177387.fb2
Rialto, Venezia It took three years to build the Ponte di Rialto, and some days it feels like it takes that long just to cross it.
Today is such a day.
Venice has become the trading gateway to the world, and it seems to Tanina Perrotta that every nationality on earth is simultaneously swarming over Da Ponte's famous bridge. The shop girl works on the south side of the bridge, in Gatusso's, one of the city's oldest and most respected arts and antiquities houses. Business is booming. Every day she sells paintings and curios for prices that astound her. It's hard work, and now she's longing to be on the other side of the bridge with Ermanno, the love of her life.
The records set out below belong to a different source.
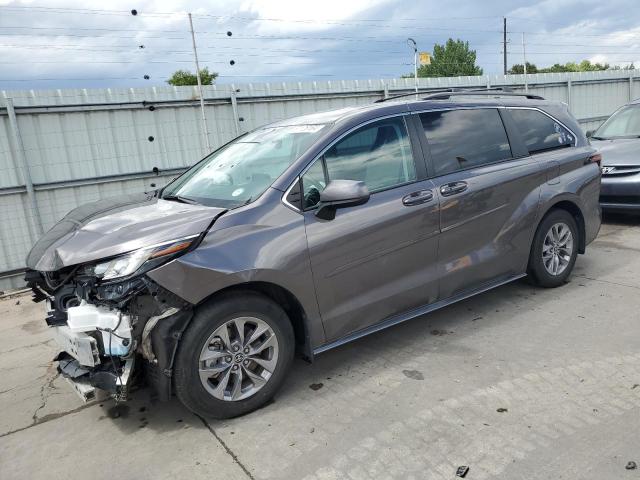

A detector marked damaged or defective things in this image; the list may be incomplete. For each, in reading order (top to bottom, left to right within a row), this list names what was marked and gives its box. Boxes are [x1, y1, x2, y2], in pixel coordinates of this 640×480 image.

crumpled hood [592, 138, 640, 166]
crumpled hood [27, 192, 228, 274]
damaged front end [24, 238, 198, 404]
crack in pavement [195, 412, 255, 480]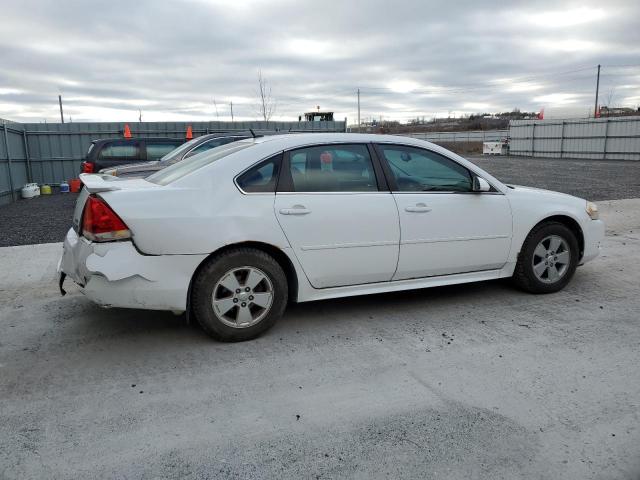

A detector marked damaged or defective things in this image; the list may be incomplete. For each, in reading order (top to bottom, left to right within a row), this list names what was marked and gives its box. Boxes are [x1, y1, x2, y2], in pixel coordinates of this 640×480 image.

At last Lauro, her genial employer, flips the sign on the front door and pulls down a shade. 'Finito. Go! Go! You've been gazing out of the window as though you were expecting the Doge himself to arrive. Is it really so tiresome working here?'
She grabs her cloak from a hook behind a drape. 'You know I consider it a joy to work for you, signor. It is merely that I am meeting a friend and must run an errand first.'
'Friend?' He gives her a paternal stare. 'Is this friend the Jew-boy from Buchbinder's?'
Tanina's moon-shaped face flushes as she tugs a sandy curl of hair back behind her ear. 'You know it is. Ermanno and I have been together for nearly two years.'
Gatusso lets out a tut.
'He is a good man!' she protests.
'The only good thing about him is that his rogue of a father had the sense to give him a Christian name.'
'Signor!'
'Tanina, you know as well as I do, if your dear parents were alive, they would forbid you from having anything to do with him.'
Hands on hips, she gives him a challenging look. 'But, alas, they are not, and I am of an age when I can decide such matters for myself.'
They glare at each other. Tempers simmer. Lauro Gatusso has been the bedrock of her independence; without his support she'd be jobless, homeless and probably even Ermanno-less. Ironically, it was Gatusso who brought them together. They met while he was delivering goods her boss had bought from an old Jewish merchant in the ghetto.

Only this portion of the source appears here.